Aim of the task: Search each line below for the word "site" and list those that contain it.

Data:
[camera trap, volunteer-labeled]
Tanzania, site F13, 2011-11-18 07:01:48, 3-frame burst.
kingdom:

--

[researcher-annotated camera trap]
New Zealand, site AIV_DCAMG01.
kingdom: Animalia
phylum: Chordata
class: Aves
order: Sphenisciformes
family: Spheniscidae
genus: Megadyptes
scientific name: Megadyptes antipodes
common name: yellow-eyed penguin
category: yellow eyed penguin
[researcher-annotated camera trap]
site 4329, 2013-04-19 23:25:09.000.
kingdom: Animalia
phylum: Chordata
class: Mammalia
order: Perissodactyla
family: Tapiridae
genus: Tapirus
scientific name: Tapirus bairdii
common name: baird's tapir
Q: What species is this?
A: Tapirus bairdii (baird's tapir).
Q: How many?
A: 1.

==

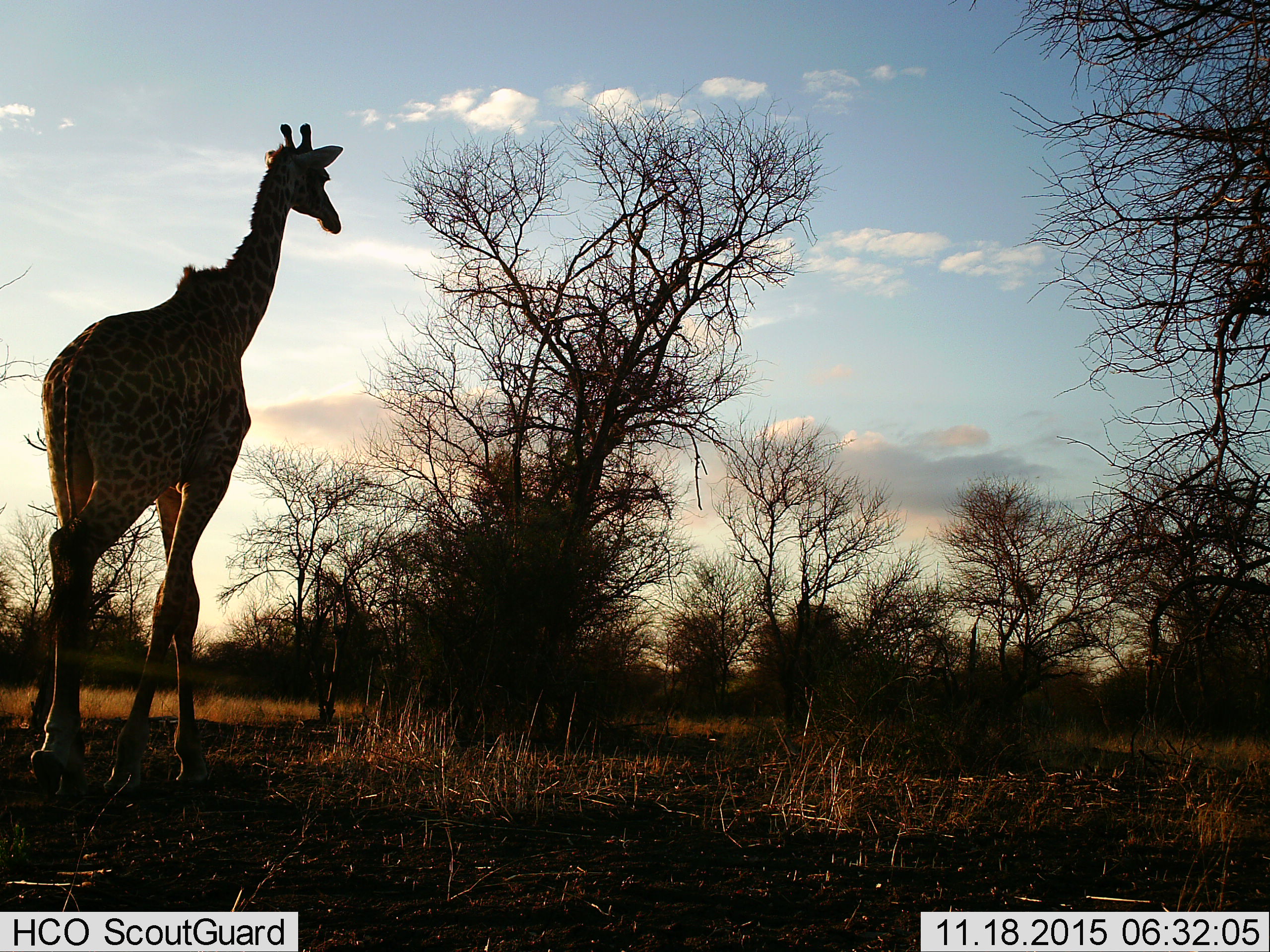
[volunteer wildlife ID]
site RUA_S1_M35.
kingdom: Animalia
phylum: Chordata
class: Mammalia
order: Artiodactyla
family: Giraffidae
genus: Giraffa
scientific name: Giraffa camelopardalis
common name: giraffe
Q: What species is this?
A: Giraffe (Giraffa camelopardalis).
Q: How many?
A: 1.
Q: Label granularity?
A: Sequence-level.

Solution below:
Tanzania, site F13, 2011-11-18 07:01:48, 3-frame burst.
New Zealand, site AIV_DCAMG01.
site 4329, 2013-04-19 23:25:09.000.
site RUA_S1_M35.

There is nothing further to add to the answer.